Douglas Gilbert Dec. 24, 2020, 4:45 p.m. UTC | #12
On 2020-12-24 1:41 a.m., Christoph Hellwig wrote:
> On Wed, Dec 23, 2020 at 08:32:45PM +0000, Pavel Begunkov wrote:
>> On 23/12/2020 20:23, Douglas Gilbert wrote:
>>> On 2020-12-23 11:04 a.m., James Bottomley wrote:
>>>> On Wed, 2020-12-23 at 15:51 +0000, Christoph Hellwig wrote:
>>>>> On Wed, Dec 23, 2020 at 12:52:59PM +0000, Pavel Begunkov wrote:
>>>>>> Can scatterlist have 0-len entries? Those are directly translated
>>>>>> into bvecs, e.g. in nvme/target/io-cmd-file.c and
>>>>>> target/target_core_file.c.

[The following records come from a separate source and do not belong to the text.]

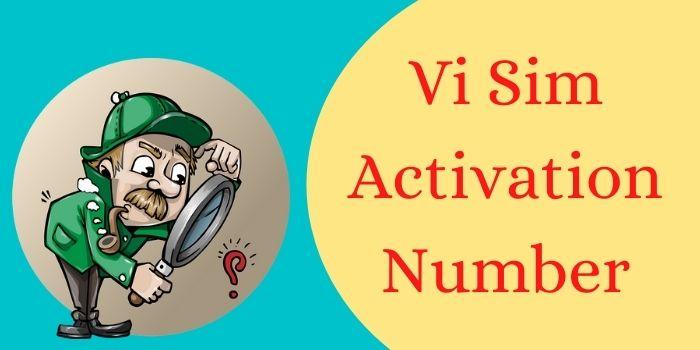 Vi Sim Activation Number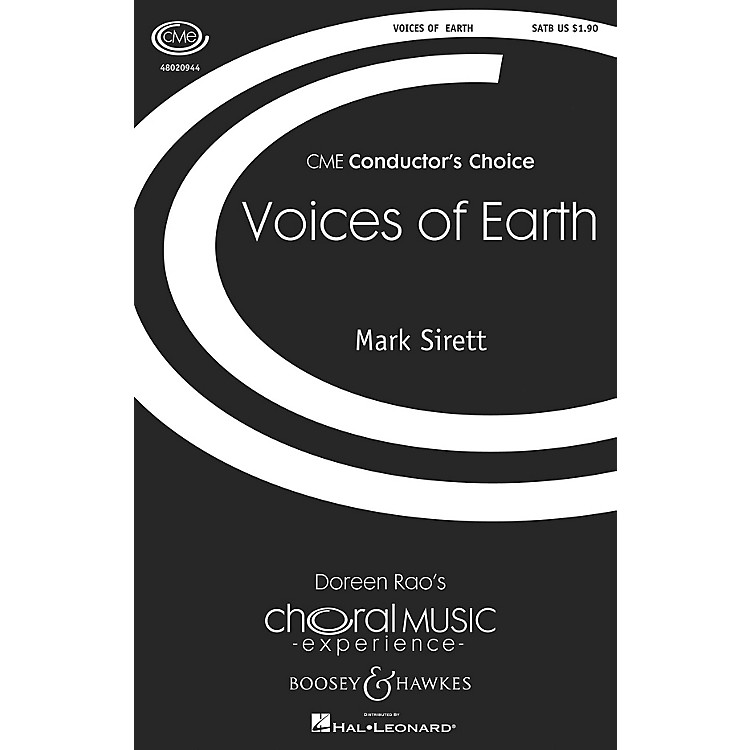 Boosey and HawkesVoices of Earth (CME Conductor's Choice) SATB composed by Mark Sirett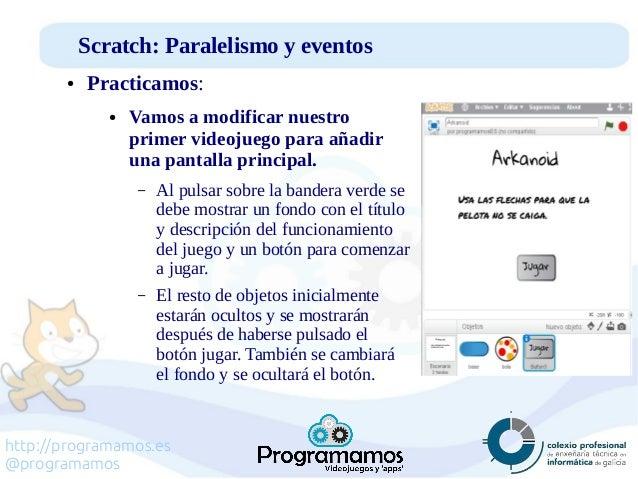 http://programamos.es @programamos Scratch: Paralelismo y eventos ● Practicamos: ● Vamos a modificar nuestro primer videoj...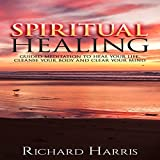 Spiritual Healing: Guided Meditation to Heal Your Life, Cleanse Your Body, and Clear Your Mind
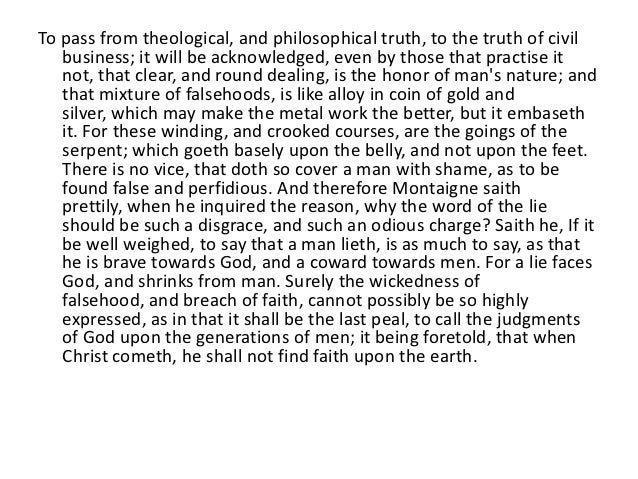 sir francis bacon essay of truth Bacon's essay of truth by wfc wigston from baconiana, october 1909 in the midst of the sun is the light, in the midst of light is truth, and in the midst of truth is the imperishable being--the vedas.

I've audited most of others by this
>>>>>> moment, they're fine.
>>>>>
>>>>> For block layer SGLs we should never see them, and for nvme neither.
>>>>> I think the same is true for the SCSI target code, but please double
>>>>> check.
>>>>
>>>> Right, no-one ever wants to see a 0-len scatter list entry.?? The reason
>>>> is that every driver uses the sgl to program the device DMA engine in
>>>> the way NVME does.?? a 0 length sgl would be a dangerous corner case:
>>>> some DMA engines would ignore it and others would go haywire, so if we
>>>> ever let a 0 length list down into the driver, they'd have to
>>>> understand the corner case behaviour of their DMA engine and filter it
>>>> accordingly, which is why we disallow them in the upper levels, since
>>>> they're effective nops anyway.
>>>
>>> When using scatter gather lists at the far end (i.e. on the storage device)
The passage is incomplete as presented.